[Collected data entries]
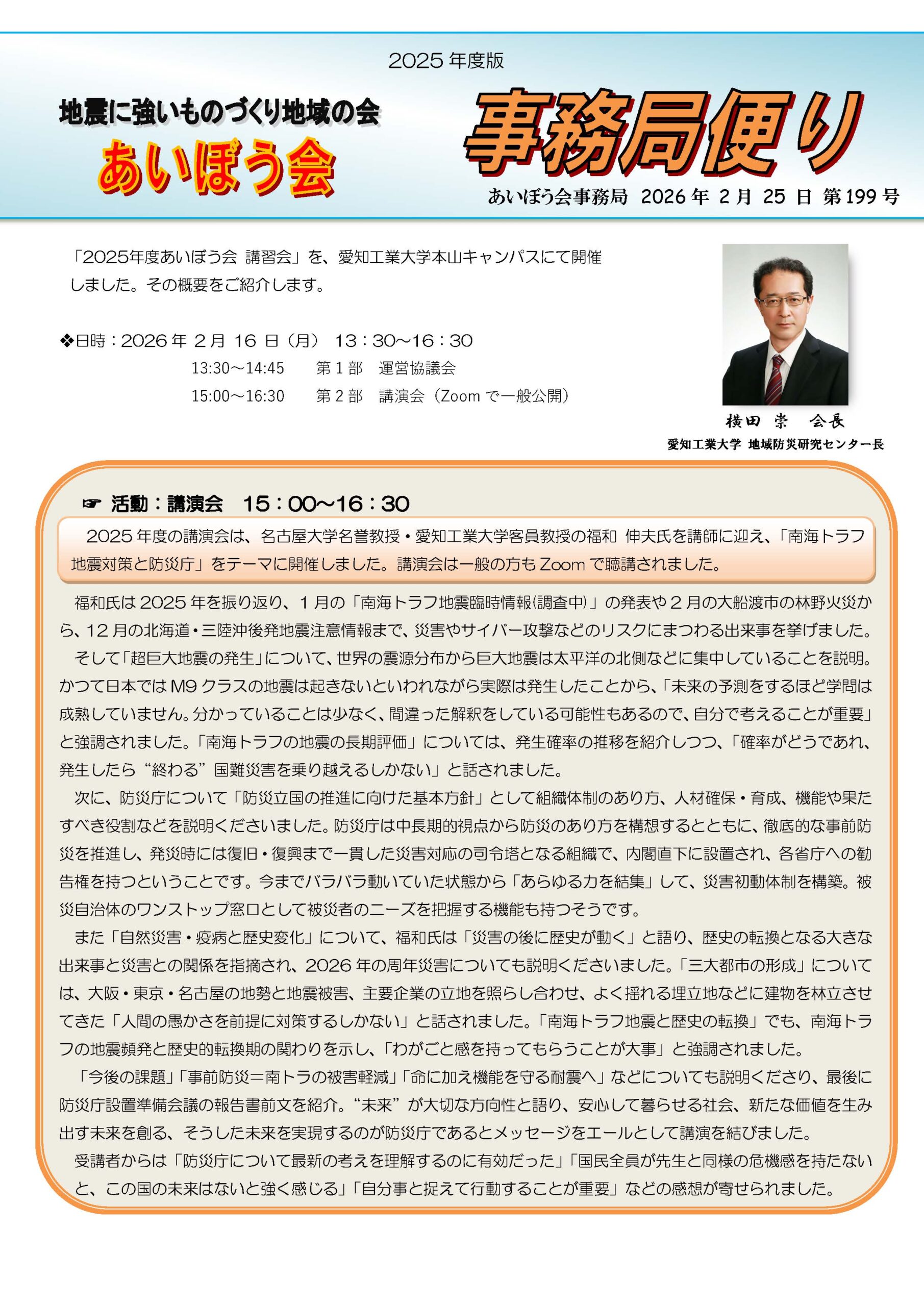 2025 年度版

地震に強いものづくり地域の会

あいぼう会

事務局便り

あいぼう会事務局　2026 年 2 月 25 日 第 199 号

「2025年度あいぼう会 講習会」を、愛知工業大学本山キャンパスにて開催しました。その概要をご紹介します。

❖日時：2026 年 2 月 16 日（月） 13：30～16：30

13:30～14:45　第 1 部　運営協議会

15:00～16:30　第 2 部　講演会（Zoom で一般公開）

横田 崇　会長

愛知工業大学 地域防災研究センター長

☞ 活動：講演会　15：00～16：30

2025 年度の講演会は、名古屋大学名誉教授・愛知工業大学客員教授の福和 伸夫氏を講師に迎え、「南海トラフ地震対策と防災庁」をテーマに開催しました。講演会は一般の方も Zoom で聴講されました。

福和氏は 2025 年を振り返り、1 月の「南海トラフ地震臨時情報(調査中)」の発表や 2 月の大船渡市の林野火災から、12 月の北海道・三陸沖後発地震注意情報まで、災害やサイバー攻撃などのリスクにまつわる出来事を挙げました。

そして「超巨大地震の発生」について、世界の震源分布から巨大地震は太平洋の北側などに集中していることを説明。かつて日本では M9 クラスの地震は起きないといわれながら実際は発生したことから、「未来の予測をするほど学問は成熟していません。分かっていることは少なく、間違った解釈をしている可能性もあるので、自分で考えることが重要」と強調されました。「南海トラフの地震の長期評価」については、発生確率の推移を紹介しつつ、「確率がどうであれ、発生したら“終わる”国難災害を乗り越えるしかない」と話されました。

次に、防災庁について「防災立国の推進に向けた基本方針」として組織体制のあり方、人材確保・育成、機能や果たすべき役割などを説明くださいました。防災庁は中長期的視点から防災のあり方を構想するとともに、徹底的な事前防災を推進し、発災時には復旧・復興まで一貫した災害対応の司令塔となる組織で、内閣直下に設置され、各省庁への勧告権を持つということです。今までバラバラ動いていた状態から「あらゆる力を結集」して、災害初動体制を構築。被災自治体のワンストップ窓口として被災者のニーズを把握する機能も持つそうです。

また「自然災害・疫病と歴史変化」について、福和氏は「災害の後に歴史が動く」と語り、歴史の転換となる大きな出来事と災害との関係を指摘され、2026 年の周年災害についても説明くださいました。「三大都市の形成」については、大阪・東京・名古屋の地勢と地震被害、主要企業の立地を照らし合わせ、よく揺れる埋立地などに建物を林立させてきた「人間の愚かさを前提に対策するしかない」と話されました。「南海トラフ地震と歴史の転換」でも、南海トラフの地震頻発と歴史的転換期の関わりを示し、「わがごと感を持ってもらうことが大事」と強調されました。

「今後の課題」「事前防災＝南トラの被害軽減」「命に加え機能を守る耐震へ」などについても説明くださり、最後に防災庁設置準備会議の報告書前文を紹介。“未来”が大切な方向性と語り、安心して暮らせる社会、新たな価値を生み出す未来を創る、そうした未来を実現するのが防災庁であるとメッセージをエールとして講演を結びました。

受講者からは「防災庁について最新の考えを理解するのに有効だった」「国民全員が先生と同様の危機感を持たないと、この国の未来はないと強く感じる」「自分事と捉えて行動することが重要」などの感想が寄せられました。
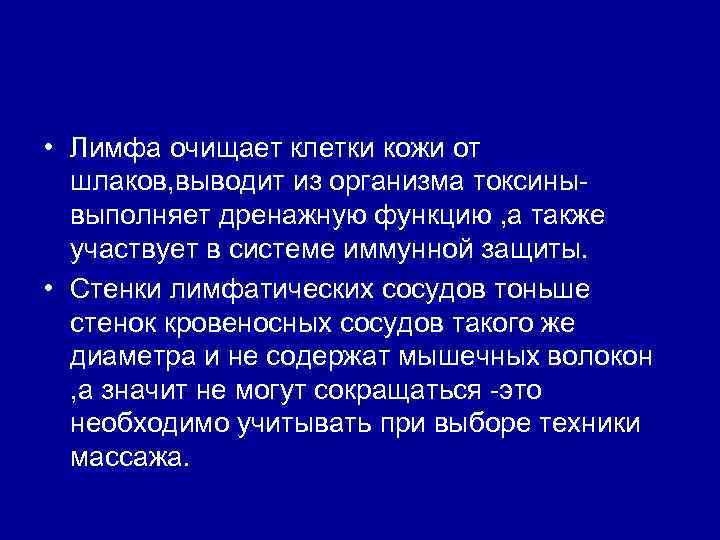 • Лимфа очищает клетки кожи от шлаков,выводит из организма токсины-выполняет дренажную функцию ,а также участвует в системе иммунной защиты.

• Стенки лимфатических сосудов тоньше стенок кровеносных сосудов такого же диаметра и не содержат мышечных волокон ,а значит не могут сокращаться -это необходимо учитывать при выборе техники массажа.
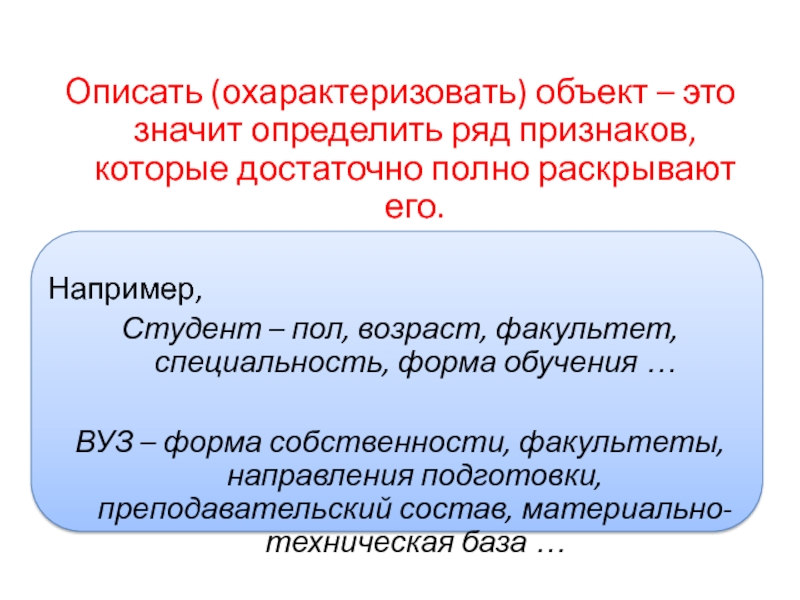 Описать (охарактеризовать) объект – это значит определить ряд признаков, которые достаточно полно раскрывают его.

Например,

Студент – пол, возраст, факультет, специальность, форма обучения …

ВУЗ – форма собственности, факультеты, направления подготовки, преподавательский состав, материально-техническая база …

--- About this exercise ---
Say how many lines above include "と強調されました", please, and nothing else.

--- Response to this task ---
2